The Alhambra Decree of 1492
The Alhambra Decree of 1492 expelled Spain's Jews and created the Sephardic diaspora and the Anusim. What the edict said, why it mattered, and its legacy today.
On 31 March 1492, in the freshly conquered Alhambra palace in Granada, Ferdinand and Isabella signed an edict giving the Jews of their kingdoms a few months to accept baptism or leave. It ended more than a thousand years of Jewish life in Spain — and created, in the same stroke, the crypto-Jewish world this project exists to trace.
What the decree said
The Edict of Expulsion, known today as the Alhambra Decree, ordered all Jews who would not convert to Christianity out of Castile and Aragon by the end of July 1492. They could take their movable property but not gold, silver, or coined money — which in practice meant selling homes and businesses at catastrophic prices in a market that knew exactly how little time they had.
Its stated justification was that Jews were leading conversos back to Judaism. That reasoning matters: the decree was aimed less at Jews as such than at severing New Christians from Jewish influence. Its author, in effect, was the Inquisition — the Grand Inquisitor Tomás de Torquemada had pressed hard for expulsion.
Why 1492?
The timing was not accidental. In January 1492, Granada fell, completing the Reconquista and leaving Ferdinand and Isabella masters of a unified Christian Spain. The Inquisition had been operating since 1478, hunting conversos suspected of Judaizing, and had concluded that its work was impossible while open Jewish communities remained. And the pattern was old: anti-Jewish riots in 1391 had already devastated Iberian Jewry and driven the first mass wave of conversions.
How many left
Nobody knows, and honest historians say so. Older accounts claimed 200,000 or more; modern scholarship has revised the figures downward substantially, with estimates commonly ranging from around 40,000 to over 100,000 departures — and there is no consensus. What is clearer is that a very large number chose baptism over exile, joining the converso population already created in 1391. Some who left later returned and converted in order to come home.
Where they went
The exiles went to Portugal (a decision that bought them only five years), to North Africa, to Italy, and above all to the Ottoman Empire, where Sultan Bayezid II received them and where Salonica and Istanbul became the great centres of the Sephardic world. Later generations reached Amsterdam, London, and the Americas.
Portugal, 1497
Portugal's answer was crueller in its way. Rather than expel a population that now included tens of thousands of Spanish refugees, King Manuel I ordered a forced mass conversion in 1497 — baptising an entire community, often violently, while largely preventing them from leaving. Portugal thereby produced New Christians on a national scale, which is why so many ordinary Portuguese surnames appear among families of converso descent.
The long afterlife
The decree was never enforced after the sixteenth century in any practical sense, but it remained formally on the books for centuries; Spain revoked it formally only in 1968. In 2015 Spain went further and offered citizenship to Sephardic descendants, and Portugal passed a comparable law — routes that have since closed or narrowed. Five hundred years on, the families created by 1492 and 1497 are still working out who they are.

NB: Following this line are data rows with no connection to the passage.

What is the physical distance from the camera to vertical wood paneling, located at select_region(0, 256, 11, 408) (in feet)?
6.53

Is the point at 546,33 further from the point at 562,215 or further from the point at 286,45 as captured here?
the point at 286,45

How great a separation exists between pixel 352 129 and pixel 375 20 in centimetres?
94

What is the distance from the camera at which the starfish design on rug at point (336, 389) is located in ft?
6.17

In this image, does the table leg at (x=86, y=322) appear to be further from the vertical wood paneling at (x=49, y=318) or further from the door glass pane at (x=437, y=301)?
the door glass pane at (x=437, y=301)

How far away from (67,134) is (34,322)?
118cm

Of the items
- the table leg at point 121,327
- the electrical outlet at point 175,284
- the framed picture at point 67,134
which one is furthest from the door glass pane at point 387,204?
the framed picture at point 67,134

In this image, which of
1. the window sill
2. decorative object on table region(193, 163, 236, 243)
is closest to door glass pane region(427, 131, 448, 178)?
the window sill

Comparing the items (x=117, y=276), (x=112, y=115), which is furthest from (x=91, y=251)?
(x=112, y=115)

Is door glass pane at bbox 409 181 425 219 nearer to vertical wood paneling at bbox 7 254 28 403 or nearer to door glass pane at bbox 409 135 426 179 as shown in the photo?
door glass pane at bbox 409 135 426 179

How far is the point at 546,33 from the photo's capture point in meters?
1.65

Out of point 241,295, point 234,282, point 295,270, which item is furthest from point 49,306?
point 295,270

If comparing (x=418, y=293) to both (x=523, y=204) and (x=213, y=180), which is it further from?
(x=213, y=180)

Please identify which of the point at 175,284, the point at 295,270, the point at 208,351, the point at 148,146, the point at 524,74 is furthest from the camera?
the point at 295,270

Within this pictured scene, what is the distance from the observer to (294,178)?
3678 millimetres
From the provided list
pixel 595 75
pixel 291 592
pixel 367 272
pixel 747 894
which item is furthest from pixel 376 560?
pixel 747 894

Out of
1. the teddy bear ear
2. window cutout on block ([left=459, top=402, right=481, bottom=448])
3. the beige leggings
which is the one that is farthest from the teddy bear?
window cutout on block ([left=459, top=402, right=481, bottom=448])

Frequently asked questions
What was the Alhambra Decree?
The edict signed by Ferdinand and Isabella on 31 March 1492 ordering the Jews of Castile and Aragon to convert to Christianity or leave Spain by the end of July that year.
Why were the Jews expelled from Spain in 1492?

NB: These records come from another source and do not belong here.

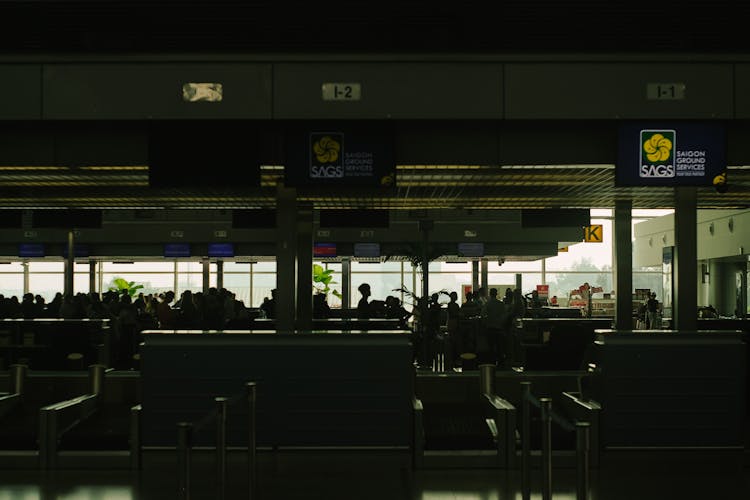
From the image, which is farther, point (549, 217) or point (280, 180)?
point (549, 217)

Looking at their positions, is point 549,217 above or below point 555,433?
above

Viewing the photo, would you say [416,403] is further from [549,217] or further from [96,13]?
[549,217]

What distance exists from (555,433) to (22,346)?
8.36m

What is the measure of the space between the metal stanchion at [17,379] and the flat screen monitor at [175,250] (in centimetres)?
1466

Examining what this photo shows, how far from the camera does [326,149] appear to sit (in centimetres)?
909

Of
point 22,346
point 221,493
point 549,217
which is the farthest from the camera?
point 549,217

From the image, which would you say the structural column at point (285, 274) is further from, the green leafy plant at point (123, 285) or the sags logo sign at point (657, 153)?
the green leafy plant at point (123, 285)

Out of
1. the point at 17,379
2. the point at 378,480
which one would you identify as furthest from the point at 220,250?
the point at 378,480

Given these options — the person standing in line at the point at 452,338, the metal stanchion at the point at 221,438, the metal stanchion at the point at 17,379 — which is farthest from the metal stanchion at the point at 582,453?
the person standing in line at the point at 452,338

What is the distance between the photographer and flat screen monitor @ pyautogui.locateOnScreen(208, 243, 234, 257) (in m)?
24.9

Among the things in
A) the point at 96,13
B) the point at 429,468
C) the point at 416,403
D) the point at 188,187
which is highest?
the point at 96,13

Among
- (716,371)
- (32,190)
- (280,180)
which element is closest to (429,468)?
(716,371)

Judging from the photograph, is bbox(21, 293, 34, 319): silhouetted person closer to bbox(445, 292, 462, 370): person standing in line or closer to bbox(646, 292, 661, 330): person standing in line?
bbox(445, 292, 462, 370): person standing in line

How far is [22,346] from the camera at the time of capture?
42.0 feet
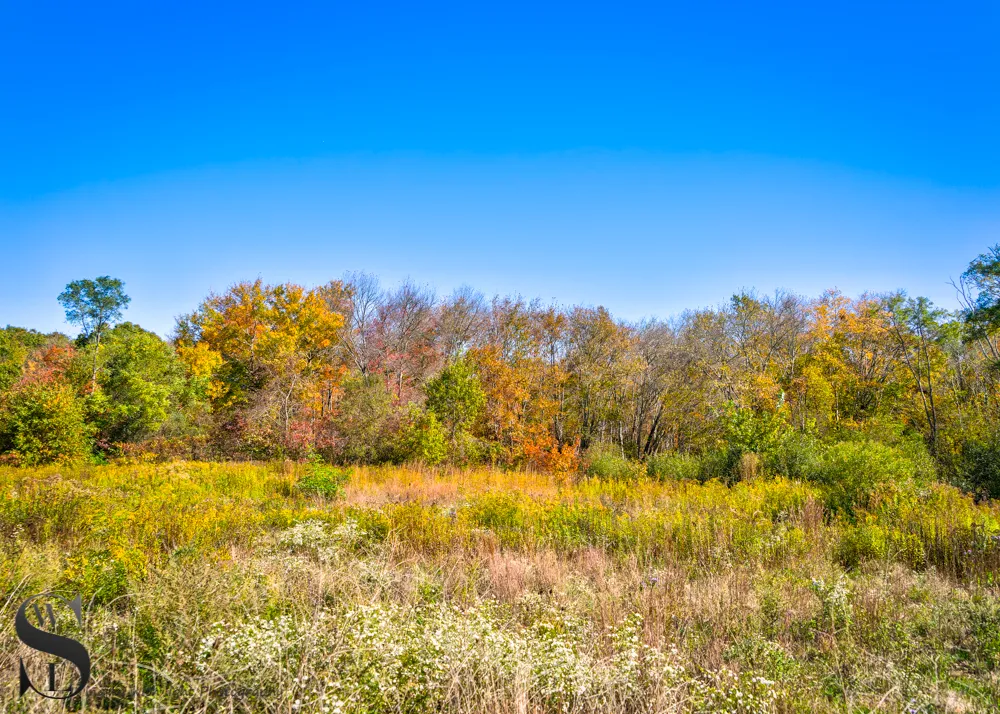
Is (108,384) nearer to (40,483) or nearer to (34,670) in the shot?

The stated reason was that Jews were drawing conversos back to Judaism. It followed the fall of Granada and years of pressure from the Inquisition, which regarded open Jewish communities as an obstacle to its work.
How many Jews were expelled from Spain?
Estimates vary widely and there is no scholarly consensus. Older figures of 200,000 or more have been revised downward, with modern estimates commonly ranging from roughly 40,000 to over 100,000.
When was the Alhambra Decree revoked?
Formally in 1968, though it had long ceased to have practical effect.
What happened in Portugal in 1497?
Rather than expel its Jews, Portugal under King Manuel I ordered a forced mass conversion, turning virtually the entire Jewish population into New Christians while largely preventing emigration.